===== EXERCISE PASSAGE

Tuesday, July 17, 2012

paterno tendencies

Before I too quickly determine that I would never have acted as Joe Paterno did in the Sandusky child sexual abuse scandal, I have to look at all the tendencies we carry within us that would cause us to react in a similar way.

-Denial.  We don't want to believe that situations are really as terrible or dysfunctional as they might indeed be. We rationalize, justify, minimize, excuse, we live in denial to help us avoid confronting evil and ugly truth.

-Self-protect.   We tend to consider ourselves before the well-being of others.  We fear what it might cost us if we confront the injustice/abuse, we attempt to place the responsibility on someone else, and we often don't recognize the hold that power and money, reputation and our "empires" have on us...even when we consider ourselves to be people of  faith and strong moral character.


Maybe these are not true of everyone, but I know these are true of me.  Just two weeks ago, I was at Picnic in the Park, an event that I co-lead, and I was visiting with a man who is a regular in the park.  We caught part of a conversation that was heating up between a woman and man not far from us.  She was telling the man to leave her alone and to stop stalking her.  She then got up and began to walk out of the park.  The man began to follow her and hide behind trees attempting to stay up with her without being seen.  As the man darted across the street, I said to my friend in the park, "this can't be good," and before I knew it, my friend was on the phone to the police describing the situation and asking for them to come check it out.

==========

## [TASK INSTRUCTIONS]
In the blog post about Joe Paterno, what event was the writer at when the woman said she was being stalked?

===== DATA EXTRACT

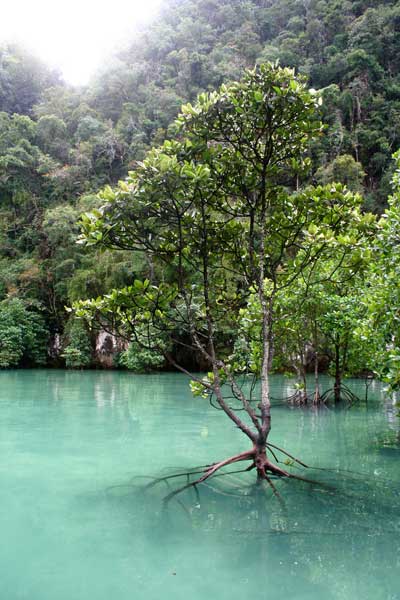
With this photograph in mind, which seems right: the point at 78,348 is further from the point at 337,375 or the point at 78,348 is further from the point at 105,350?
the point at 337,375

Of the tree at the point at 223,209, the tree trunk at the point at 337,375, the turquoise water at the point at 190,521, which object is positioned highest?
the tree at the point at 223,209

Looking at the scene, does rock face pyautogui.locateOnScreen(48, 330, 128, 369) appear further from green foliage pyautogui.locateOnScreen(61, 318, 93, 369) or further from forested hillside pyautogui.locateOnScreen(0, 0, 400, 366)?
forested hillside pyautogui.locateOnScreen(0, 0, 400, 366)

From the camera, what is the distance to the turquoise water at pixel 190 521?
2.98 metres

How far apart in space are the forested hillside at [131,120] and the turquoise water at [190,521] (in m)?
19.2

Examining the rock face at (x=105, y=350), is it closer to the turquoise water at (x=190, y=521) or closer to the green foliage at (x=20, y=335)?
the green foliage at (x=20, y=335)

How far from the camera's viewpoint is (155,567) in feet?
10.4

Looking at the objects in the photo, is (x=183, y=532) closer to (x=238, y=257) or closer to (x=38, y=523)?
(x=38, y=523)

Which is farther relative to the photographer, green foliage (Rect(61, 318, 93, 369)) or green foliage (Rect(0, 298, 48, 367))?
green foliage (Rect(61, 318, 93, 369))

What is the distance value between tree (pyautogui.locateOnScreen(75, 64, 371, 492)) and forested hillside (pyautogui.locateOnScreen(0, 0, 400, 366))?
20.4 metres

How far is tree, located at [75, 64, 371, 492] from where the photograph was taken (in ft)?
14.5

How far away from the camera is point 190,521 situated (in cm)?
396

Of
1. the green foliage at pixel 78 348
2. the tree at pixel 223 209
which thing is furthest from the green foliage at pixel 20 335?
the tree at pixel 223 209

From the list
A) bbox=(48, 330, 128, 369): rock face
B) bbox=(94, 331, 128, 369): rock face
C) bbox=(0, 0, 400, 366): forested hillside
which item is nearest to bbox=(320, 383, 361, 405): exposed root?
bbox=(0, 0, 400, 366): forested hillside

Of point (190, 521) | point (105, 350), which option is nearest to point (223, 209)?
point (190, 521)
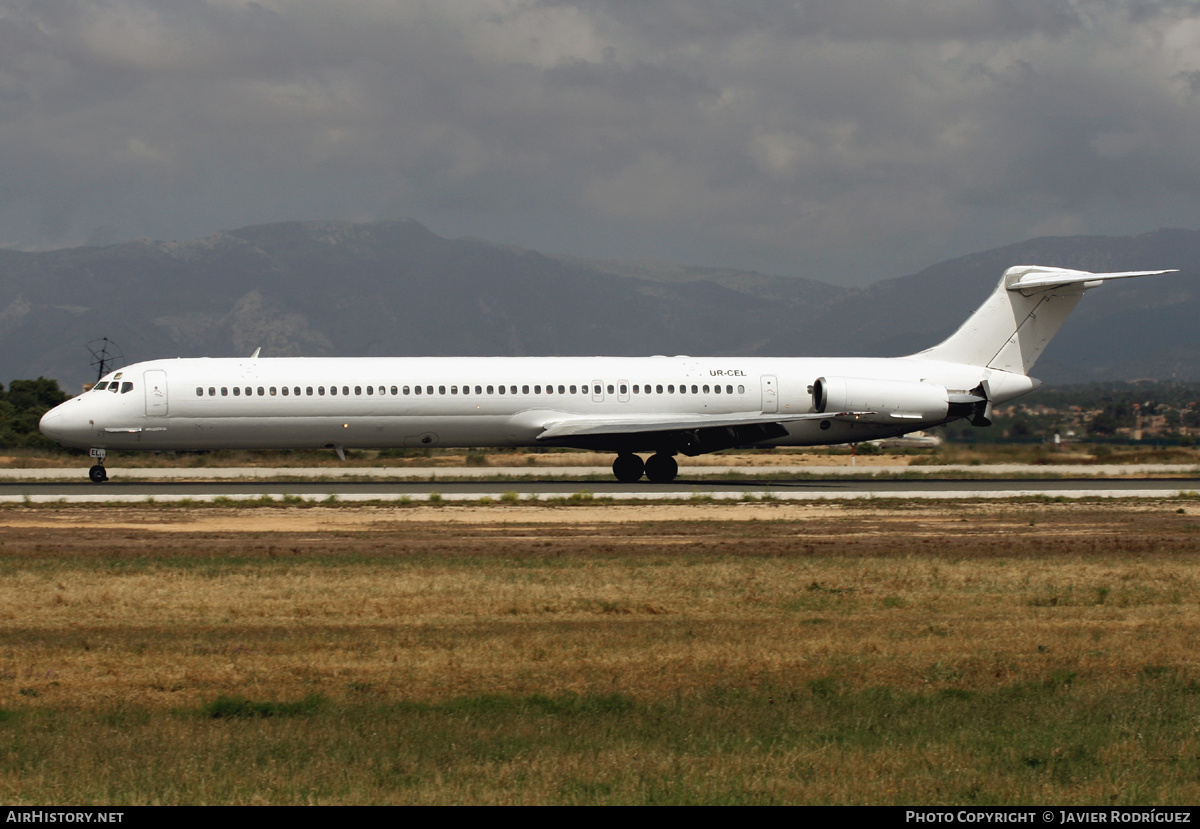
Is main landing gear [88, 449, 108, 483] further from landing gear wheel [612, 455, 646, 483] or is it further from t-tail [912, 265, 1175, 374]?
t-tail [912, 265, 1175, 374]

==========

## [FINAL ANSWER]
Picnic in the Park, an event the writer co-leads.